Our latest white paper, “Financing the New Innovation Economy: Making Investment Crowdfunding Work Better for Startups and Investors,” addresses these concerns. In the paper, we analyze activity from similar crowdfunding markets including rewards and donation-based crowdfunding; accredited investor crowdfunding under Title II of the JOBS Act; as well as investment crowdfunding in the United Kingdom, where everyday investors have been able to invest in emerging companies in exchange for equity since 2012. These crowdfunding markets have experienced exponential growth in the past few years, offering important lessons for regulators as we move closer to launching investment crowdfunding for retail investors in the U.S. One of the most salient takeaways is that fraud has been virtually non-existent, even though issuers are subject to few, if any, of the disclosure requirements that typically accompany public capital raises. Conversely, the current policy framework for investment crowdfunding under Title III includes substantial, onerous disclosure requirements that we believe could be detrimental to the long term growth and sustainability of investment crowdfunding.

Identifying lessons for policymakers from similar crowdfunding regimes, we propose several improvements to the current Title III regulatory framework. These changes will help ensure that investment crowdfunding for non-accredited investors is a successful, sustainable, and efficient market and most importantly, that it attracts quality companies without debilitating costs.

Enabling investment crowdfunding for all investors is critical for expanding capital access to emerging entrepreneurs and startups across the country. Raising capital is often the greatest challenge an entrepreneur faces when getting his or her business off the ground, and too many potential business leaders are left behind because they lack adequate personal finances or can’t tap into sources of angel financing or venture capital. Because investment crowdfunding will allow millions of new people to easily provide capital to startups, it has the unique potential to drive much-needed capital to underrepresented groups of entrepreneurs.

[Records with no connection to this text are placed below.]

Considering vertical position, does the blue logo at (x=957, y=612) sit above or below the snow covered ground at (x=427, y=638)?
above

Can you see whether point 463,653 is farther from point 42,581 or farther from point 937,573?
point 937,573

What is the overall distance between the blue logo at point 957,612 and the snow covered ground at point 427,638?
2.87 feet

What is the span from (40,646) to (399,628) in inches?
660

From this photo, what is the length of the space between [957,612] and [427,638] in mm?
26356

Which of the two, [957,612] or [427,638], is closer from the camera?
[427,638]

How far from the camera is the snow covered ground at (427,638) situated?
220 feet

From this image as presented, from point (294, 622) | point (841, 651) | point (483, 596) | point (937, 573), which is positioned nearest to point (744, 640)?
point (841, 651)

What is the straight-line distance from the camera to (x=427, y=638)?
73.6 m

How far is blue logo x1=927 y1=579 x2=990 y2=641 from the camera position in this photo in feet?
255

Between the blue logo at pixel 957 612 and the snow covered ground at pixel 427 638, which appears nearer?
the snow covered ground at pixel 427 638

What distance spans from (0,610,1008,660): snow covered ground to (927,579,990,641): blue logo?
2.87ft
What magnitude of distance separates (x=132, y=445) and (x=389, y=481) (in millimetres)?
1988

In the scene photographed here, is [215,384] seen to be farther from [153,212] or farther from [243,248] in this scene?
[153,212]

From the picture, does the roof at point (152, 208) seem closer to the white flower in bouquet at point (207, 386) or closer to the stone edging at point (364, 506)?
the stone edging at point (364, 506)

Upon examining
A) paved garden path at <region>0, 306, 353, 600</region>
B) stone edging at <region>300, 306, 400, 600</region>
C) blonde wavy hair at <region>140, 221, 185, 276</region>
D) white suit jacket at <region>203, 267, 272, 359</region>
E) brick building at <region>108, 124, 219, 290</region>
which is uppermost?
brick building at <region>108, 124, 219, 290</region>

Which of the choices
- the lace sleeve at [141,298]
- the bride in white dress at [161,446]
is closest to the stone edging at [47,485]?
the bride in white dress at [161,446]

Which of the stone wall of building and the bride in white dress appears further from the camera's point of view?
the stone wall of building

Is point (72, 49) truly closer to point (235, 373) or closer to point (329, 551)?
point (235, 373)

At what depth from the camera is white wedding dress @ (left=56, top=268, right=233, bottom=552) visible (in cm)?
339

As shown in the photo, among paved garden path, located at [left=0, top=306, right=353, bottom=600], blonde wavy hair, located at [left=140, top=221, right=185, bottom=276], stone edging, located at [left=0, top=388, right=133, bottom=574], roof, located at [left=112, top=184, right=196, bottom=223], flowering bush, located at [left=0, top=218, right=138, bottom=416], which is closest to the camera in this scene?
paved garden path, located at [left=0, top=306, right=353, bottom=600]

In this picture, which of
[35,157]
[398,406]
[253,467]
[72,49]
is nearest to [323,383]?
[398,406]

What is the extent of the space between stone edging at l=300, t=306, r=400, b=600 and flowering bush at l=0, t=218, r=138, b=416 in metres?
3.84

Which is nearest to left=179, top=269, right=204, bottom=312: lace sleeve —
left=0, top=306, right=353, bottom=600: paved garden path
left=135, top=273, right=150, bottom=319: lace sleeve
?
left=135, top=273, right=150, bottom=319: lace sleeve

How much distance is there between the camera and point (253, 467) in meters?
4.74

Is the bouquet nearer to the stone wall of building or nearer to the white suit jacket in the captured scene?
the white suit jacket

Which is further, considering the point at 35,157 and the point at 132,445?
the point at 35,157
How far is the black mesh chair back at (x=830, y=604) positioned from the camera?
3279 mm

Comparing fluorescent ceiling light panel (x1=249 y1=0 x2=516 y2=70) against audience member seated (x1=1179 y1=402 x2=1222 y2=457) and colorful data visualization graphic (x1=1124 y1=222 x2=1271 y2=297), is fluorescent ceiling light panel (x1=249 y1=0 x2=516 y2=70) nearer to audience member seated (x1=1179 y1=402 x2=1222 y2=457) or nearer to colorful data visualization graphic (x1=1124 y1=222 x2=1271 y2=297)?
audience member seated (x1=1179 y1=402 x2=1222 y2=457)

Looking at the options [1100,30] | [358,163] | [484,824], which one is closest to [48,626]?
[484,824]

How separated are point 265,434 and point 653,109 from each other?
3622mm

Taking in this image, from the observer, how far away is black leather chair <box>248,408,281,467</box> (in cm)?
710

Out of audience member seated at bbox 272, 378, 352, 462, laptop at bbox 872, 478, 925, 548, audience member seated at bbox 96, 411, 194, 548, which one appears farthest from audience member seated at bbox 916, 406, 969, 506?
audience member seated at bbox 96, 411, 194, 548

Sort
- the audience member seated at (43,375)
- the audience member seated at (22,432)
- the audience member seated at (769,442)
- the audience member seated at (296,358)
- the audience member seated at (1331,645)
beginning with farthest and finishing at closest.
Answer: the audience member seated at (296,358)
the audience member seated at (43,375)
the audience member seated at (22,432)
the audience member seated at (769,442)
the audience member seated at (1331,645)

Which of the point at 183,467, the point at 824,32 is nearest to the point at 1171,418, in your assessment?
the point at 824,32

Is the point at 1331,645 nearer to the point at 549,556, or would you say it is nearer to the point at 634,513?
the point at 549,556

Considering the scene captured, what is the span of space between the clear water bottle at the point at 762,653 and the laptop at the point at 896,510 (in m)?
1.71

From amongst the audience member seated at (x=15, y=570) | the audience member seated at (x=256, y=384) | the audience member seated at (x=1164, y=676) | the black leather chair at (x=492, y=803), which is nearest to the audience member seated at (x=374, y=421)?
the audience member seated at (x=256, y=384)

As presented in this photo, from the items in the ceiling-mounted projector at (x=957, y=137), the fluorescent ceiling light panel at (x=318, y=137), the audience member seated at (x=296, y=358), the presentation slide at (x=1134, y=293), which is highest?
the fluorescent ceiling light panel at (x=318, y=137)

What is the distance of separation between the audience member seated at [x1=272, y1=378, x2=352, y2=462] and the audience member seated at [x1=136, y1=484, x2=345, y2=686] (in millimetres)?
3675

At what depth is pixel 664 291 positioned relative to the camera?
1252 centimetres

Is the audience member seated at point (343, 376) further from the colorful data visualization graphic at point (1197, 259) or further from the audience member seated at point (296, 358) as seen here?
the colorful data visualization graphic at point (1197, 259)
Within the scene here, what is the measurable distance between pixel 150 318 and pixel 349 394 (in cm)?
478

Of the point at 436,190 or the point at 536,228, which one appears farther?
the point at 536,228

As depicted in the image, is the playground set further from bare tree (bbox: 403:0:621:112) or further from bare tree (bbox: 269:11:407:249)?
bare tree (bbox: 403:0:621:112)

It’s with these entrepreneurs in mind that we believe more work remains to be done to perfect the investment crowdfunding regime. With the Securities and Exchange Commission rumored to finalize rules for Title III by the end of the year, we hope this paper spurs a productive dialogue with policymakers about how to continue improving upon the statute and the forthcoming rules, especially as we garner new insights from the impending U.S. crowdfunding market.